The problem with the reader macro we've just implemented is that it only expands to a one argument function. Not very versatile.

The Clojure anonymous function reader macro, #(), can take one argument, multiple numbered arguments, or a "rest" list argument. Here's what they look like in action:

user> (#(* % 10) 3)
30

user> (map #(* % 3) [1 2 3 4])
(3 6 9 12)

user> (map #(* %1 %2) [1 2 3 4] [5 6 7 8])
(5 12 21 32)

user> (map #(apply str %&) ["hello, " "clojure, "] ["world" "rocks"])
("hello, world" "clojure, rocks")

Let's implement all 3 of these in Common Lisp.

;; clojure idiom
(require 'cl-ppcre)
(defun numbered-arg-as-string (arg)
  (cl-ppcre:scan-to-strings "^%\\d+$" (string arg)))

(defun single-arg-as-string (arg)
  (let ((sarg (string arg)))
    (when (string-equal "%" sarg)
      sarg)))

(defun arc-arg-as-string (arg)
  (let ((sarg (string arg)))
    (when (string-equal "_" sarg)
      sarg)))

(defun rest-arg-as-string (arg)
  (let ((sarg (string arg)))
    (when (string-equal "%&" sarg)
      sarg)))

(defun flatten (l)
  "flattens a list"
  (cond ((null l) l)
      ((atom l) (list l))
    (t (append (flatten (car l))
           (flatten (cdr l))))))

(defun make-arg-list (predicate delimited-list)
  (labels ((string-list (delimited-list)
         (mapcar (lambda (x)
               (cond ((symbolp x) (funcall predicate x))
                 ((listp x) (string-list x))))
             delimited-list)))
    (remove-duplicates (mapcar #'intern
                   (sort (flatten (string-list delimited-list))
                     #'string-lessp) ;; BUG: if more than 9 numbered arguments are used
                   ))))

;; first check for numbered args, 
;; then for a single % arg, 
;; finally default to a single _ arg
;; swallow the rest args to get around style warnings
(set-macro-character #\[
             (lambda (stream char)
               (let* ((sexp (read-delimited-list #\] stream t))
                  (args (make-arg-list #'numbered-arg-as-string sexp))
                  (rest-args (make-arg-list #'rest-arg-as-string sexp))
                  (rest-arg (or (car rest-args) (gensym))))
             (unless args
               (setf args (make-arg-list #'single-arg-as-string sexp)))
             (unless args
               (setf args (make-arg-list #'arc-arg-as-string sexp))) ;; arc idiom (_)
             `(lambda (,@args &rest ,rest-arg) (identity ,rest-arg) (,@sexp)))))

(set-macro-character #\]
             (get-macro-character #\)))

So this is a lot more code than the Arc-style implementation.

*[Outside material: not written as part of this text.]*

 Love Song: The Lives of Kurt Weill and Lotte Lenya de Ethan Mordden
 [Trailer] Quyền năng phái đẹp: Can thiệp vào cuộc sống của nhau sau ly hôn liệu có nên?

Really, it is the same thing. The only difference is that we need to look inside the s-expression "sexp" and find all the possible arguments. That is what make-arg-list does. A predicate is passed to make-arg-list to check for the different types of args available (eg % or %1, %2, ... or _). make-arg-list then needs to return only the distinct arguments found sorted in ascending order. This list will be turned into ,@args in our lambda expression. Also, if the argument %& is found in the s-expression, it will be turned into the &rest arg in our lambda expression.

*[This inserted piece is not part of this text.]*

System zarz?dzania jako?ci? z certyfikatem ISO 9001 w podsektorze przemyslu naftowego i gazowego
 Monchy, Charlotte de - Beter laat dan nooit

Couple of interesting tidbits. If %& is not used in the s-expression (our code body that is), but more arguments are passed to our resulting lambda than we are accounting for, we are swallowing them in a &rest argument whose name is a (gensym) symbol. In other words, we don't care about them at all but we still want our code to run without error. If we do that, some Common Lisps (ie sbcl) will give you a warning about declaring an argument without using it. We get around seeing that warning by calling the identity function on the anonymous &rest argument before executing our code body. Yes, this wastes a CPU cycle, but who cares. For our purposes, seeing that warning message everytime seems way more annoying.

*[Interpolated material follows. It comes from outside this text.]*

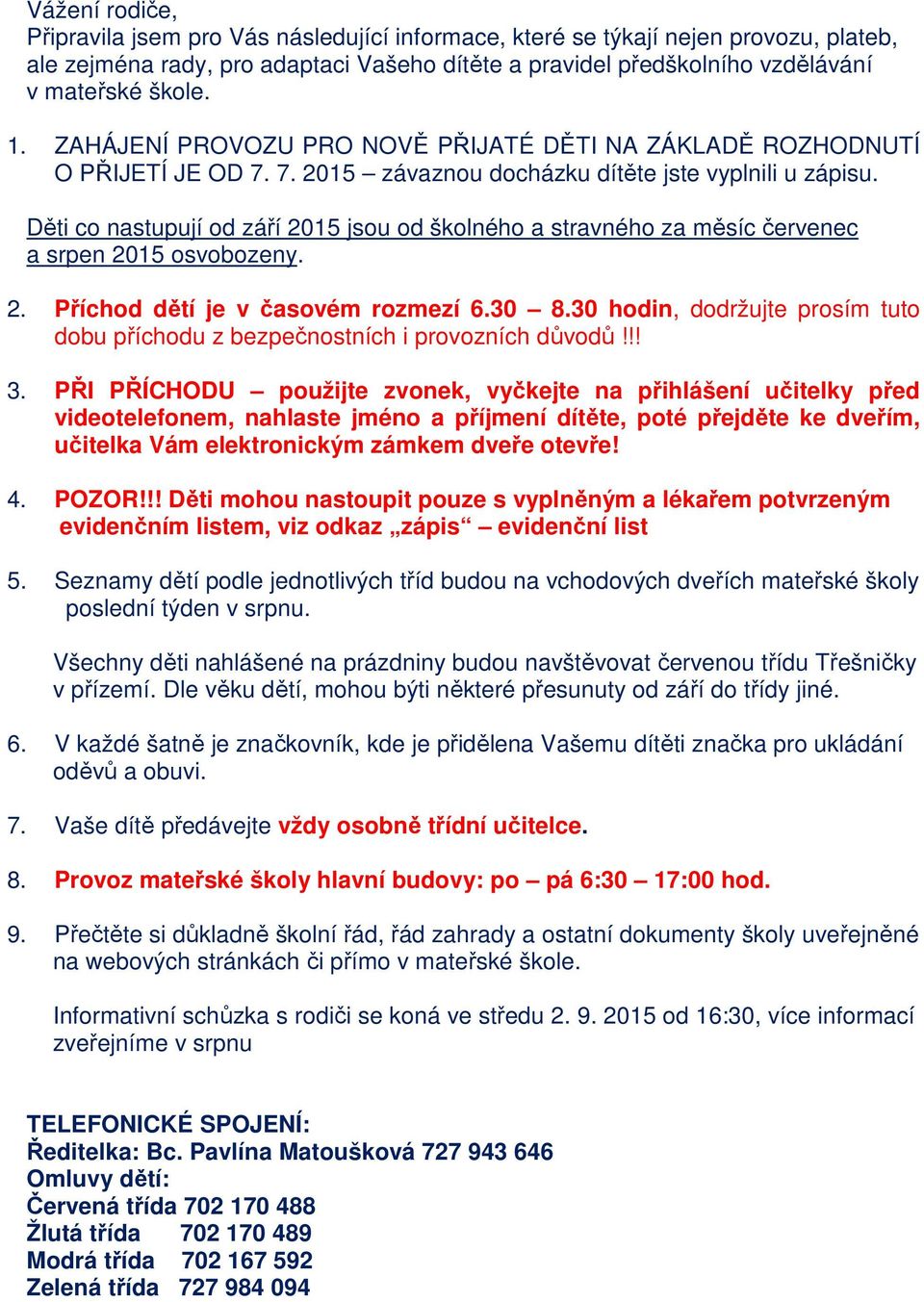 Děti co nastupují od září 2015 jsou od školného a stravného za měsíc červenec a srpen 2015 osvobozeny. 2. Příchod dětí je v časovém rozmezí 6.30 8.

The same examples in Common Lisp now look like:

CL-USER> ([* % 10] 3)
30

CL-USER> (mapcar [* % 3] '(1 2 3 4))
(3 6 9 12)

CL-USER> (mapcar [* %1 %2] '(1 2 3 4) '(5 6 7 8))
(5 12 21 32)

CL-USER> (mapcar [apply 'concatenate 'string %&] 
          '("hello, " "common-lisp, ") '("world" "rocks"))
("hello, world" "common-lisp, rocks")

All of these examples were looking great until we got to the last one. Why do we have to remember to type the symbol 'string before the rest variable? This is precisely the kind of esoteria we should be striving to abstract away. Abstracting that away is what we will be doing in Part 2.